CMSC 22001: Software Construction Assignment 4: Test suites

Due: Feb 4, 2008 @ noon

Implement test suite infrastructure for your Scrabble rules checker. In particular:

  1. Develop a test harness that parses files in the format below, runs the specified tests, and prints the results of the tests as specified (also below).
  2. Develop your own file of at least 15 interesting test cases.

In addition to handing in your code, you must also provide a script that runs your program, accepting a test input file on standard input and producing the output on standard output. This program must be called run-stdin-test. Be sure to supply instructions about platform, etc so we can run your program.

To get you started, we have turned the example transcript from the rules into a series of test cases.

Input test fileExpected output
robby.in      robby.out

To grade this assignment, we will collect everyone test cases and run them in all implementations in a mini-tournament. You will get 1 point for each of your classmate's test cases your implementation passes and you will get 1 point for each of your test cases that fails in another's implementation (including your instructor's implementation).

We will post the results of this mini-tournament for everyone to see, and everyone will get all of the test files to help improve their implementations as the quarter progresses. Of course, Each time you find a bug in your code (in this or in future assignments), add a test case to your test file so everyone benefits from your experience.

Note that your submitted test file must match the specification below. You are not trying to test the test harness, but instead test the rules implementation.

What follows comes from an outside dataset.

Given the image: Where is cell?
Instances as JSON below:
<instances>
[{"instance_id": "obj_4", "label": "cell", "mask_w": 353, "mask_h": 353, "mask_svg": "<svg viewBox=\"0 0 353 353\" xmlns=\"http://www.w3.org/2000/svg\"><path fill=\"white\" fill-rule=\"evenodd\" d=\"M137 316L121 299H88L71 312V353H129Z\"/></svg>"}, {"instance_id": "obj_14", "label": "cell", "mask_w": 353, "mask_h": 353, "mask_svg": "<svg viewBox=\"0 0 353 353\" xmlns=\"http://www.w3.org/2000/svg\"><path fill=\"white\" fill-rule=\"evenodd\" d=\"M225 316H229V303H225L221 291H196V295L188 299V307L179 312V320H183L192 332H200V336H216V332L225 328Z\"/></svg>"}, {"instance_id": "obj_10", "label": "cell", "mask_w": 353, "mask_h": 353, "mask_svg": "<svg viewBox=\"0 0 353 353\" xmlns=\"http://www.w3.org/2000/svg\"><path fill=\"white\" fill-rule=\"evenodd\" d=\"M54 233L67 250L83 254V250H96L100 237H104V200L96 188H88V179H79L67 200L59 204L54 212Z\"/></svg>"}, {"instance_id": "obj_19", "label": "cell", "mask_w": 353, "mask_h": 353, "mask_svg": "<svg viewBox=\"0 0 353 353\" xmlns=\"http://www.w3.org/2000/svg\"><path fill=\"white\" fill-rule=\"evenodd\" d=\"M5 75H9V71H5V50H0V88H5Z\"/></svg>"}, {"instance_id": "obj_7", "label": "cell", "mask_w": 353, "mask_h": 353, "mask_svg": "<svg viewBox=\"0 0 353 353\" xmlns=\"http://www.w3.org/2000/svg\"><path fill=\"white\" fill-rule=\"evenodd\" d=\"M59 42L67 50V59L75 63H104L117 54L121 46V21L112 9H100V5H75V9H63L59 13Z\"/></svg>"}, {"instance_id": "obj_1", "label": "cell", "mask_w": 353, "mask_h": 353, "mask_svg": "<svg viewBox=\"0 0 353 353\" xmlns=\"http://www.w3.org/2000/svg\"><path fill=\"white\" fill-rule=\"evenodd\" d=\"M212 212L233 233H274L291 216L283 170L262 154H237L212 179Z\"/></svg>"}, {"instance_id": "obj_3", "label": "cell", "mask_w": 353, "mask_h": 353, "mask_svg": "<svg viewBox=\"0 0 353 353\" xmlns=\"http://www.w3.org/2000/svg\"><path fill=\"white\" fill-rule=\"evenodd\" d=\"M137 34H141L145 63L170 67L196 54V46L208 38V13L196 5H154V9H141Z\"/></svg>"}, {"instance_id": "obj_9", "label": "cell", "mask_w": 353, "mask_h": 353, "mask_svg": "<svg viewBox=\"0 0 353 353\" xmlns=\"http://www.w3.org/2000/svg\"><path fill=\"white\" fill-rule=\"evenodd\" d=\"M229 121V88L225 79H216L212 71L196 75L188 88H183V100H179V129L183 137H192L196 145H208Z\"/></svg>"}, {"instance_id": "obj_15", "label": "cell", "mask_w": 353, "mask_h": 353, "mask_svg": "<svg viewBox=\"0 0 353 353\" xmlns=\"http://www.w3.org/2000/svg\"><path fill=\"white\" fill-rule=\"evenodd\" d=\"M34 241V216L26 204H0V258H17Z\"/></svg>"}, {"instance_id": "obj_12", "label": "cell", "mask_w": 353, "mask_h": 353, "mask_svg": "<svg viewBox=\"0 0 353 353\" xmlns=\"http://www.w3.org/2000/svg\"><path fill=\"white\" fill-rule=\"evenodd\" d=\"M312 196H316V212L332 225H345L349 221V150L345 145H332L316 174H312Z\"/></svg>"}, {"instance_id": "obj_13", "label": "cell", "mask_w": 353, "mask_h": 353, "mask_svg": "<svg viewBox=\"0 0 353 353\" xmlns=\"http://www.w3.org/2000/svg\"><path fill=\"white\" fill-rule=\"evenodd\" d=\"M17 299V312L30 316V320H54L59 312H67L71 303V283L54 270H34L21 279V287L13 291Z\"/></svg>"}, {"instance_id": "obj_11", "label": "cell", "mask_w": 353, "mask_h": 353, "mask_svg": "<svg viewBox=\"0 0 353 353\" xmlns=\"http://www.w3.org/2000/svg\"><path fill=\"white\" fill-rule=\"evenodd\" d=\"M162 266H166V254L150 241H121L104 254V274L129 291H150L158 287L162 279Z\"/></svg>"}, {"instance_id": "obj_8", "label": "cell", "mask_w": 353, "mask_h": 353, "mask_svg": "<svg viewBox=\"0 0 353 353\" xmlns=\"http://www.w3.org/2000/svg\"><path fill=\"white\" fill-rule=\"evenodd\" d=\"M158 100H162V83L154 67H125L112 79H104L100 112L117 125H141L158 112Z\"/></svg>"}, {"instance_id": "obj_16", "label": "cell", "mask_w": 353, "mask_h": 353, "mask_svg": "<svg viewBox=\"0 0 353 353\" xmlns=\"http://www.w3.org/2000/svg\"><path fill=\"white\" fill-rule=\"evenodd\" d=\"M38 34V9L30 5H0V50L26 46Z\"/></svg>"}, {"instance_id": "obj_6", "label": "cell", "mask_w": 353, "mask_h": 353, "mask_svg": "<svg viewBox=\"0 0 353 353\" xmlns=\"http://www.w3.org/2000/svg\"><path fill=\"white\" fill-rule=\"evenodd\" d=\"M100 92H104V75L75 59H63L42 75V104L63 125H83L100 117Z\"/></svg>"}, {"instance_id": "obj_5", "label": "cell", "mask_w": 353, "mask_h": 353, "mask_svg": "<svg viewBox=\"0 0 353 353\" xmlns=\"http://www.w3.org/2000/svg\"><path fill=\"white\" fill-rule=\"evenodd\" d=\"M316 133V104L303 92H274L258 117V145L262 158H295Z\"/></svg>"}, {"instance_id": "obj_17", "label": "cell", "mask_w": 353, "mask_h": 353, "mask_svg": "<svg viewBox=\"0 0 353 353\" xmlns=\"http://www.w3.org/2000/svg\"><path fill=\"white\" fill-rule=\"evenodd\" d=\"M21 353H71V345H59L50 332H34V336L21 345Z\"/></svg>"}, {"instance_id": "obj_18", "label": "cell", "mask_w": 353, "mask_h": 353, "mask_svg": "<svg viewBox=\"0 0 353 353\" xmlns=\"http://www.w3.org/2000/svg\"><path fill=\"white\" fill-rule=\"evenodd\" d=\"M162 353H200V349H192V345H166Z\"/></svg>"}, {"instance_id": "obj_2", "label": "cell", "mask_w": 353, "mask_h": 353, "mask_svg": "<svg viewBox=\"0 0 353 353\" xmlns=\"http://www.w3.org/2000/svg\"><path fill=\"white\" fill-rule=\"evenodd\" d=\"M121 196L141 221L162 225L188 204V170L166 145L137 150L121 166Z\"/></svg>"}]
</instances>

Test case file specification

A test case file consists of a series of boards, each followed by a sequnece of placements (wrapped in parenthesis). Your test infrasture must read in the board specification, read in the play specification, construct the board, and then test to see if the move is legal. If the move is legal it should print out the point value of the board (on a single line) and if the move is illegal it should print illegal (also on its own line). Each test case in the file should produce a single line of output.

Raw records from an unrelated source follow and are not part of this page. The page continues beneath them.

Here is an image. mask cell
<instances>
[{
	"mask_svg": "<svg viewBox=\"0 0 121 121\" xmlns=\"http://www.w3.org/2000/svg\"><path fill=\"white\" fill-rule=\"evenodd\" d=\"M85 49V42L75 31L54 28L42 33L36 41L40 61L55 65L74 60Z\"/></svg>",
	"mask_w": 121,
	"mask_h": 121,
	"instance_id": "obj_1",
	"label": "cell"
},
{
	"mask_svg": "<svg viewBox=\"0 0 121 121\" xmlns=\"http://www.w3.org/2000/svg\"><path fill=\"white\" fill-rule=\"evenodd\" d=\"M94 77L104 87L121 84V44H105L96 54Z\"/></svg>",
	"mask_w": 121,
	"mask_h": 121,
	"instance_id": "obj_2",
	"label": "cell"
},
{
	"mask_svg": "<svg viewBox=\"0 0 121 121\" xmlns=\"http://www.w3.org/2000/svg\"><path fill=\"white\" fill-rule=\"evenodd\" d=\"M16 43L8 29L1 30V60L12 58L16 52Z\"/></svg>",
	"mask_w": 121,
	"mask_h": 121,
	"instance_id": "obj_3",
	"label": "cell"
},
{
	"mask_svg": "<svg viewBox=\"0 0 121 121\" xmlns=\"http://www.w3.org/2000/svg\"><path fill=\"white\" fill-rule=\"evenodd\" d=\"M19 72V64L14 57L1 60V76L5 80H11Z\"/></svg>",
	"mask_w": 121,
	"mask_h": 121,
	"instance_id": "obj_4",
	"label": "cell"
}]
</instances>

Your implementation can assume that the board is a valid board and that the tiles have been played from an existing rack. (Thus, when making your test suites, you must construct boards that could have arisen from a legal series of moves and plays that could have come from a player's rack.)

The precise specification is give in the Scrabble Data page. (It defines "board" and "placement", used above). Note that whitespace in the top-level file is treated just like whitespace elsewhere in the spec (ie, do not rely on the fact that there is a blank line between test cases).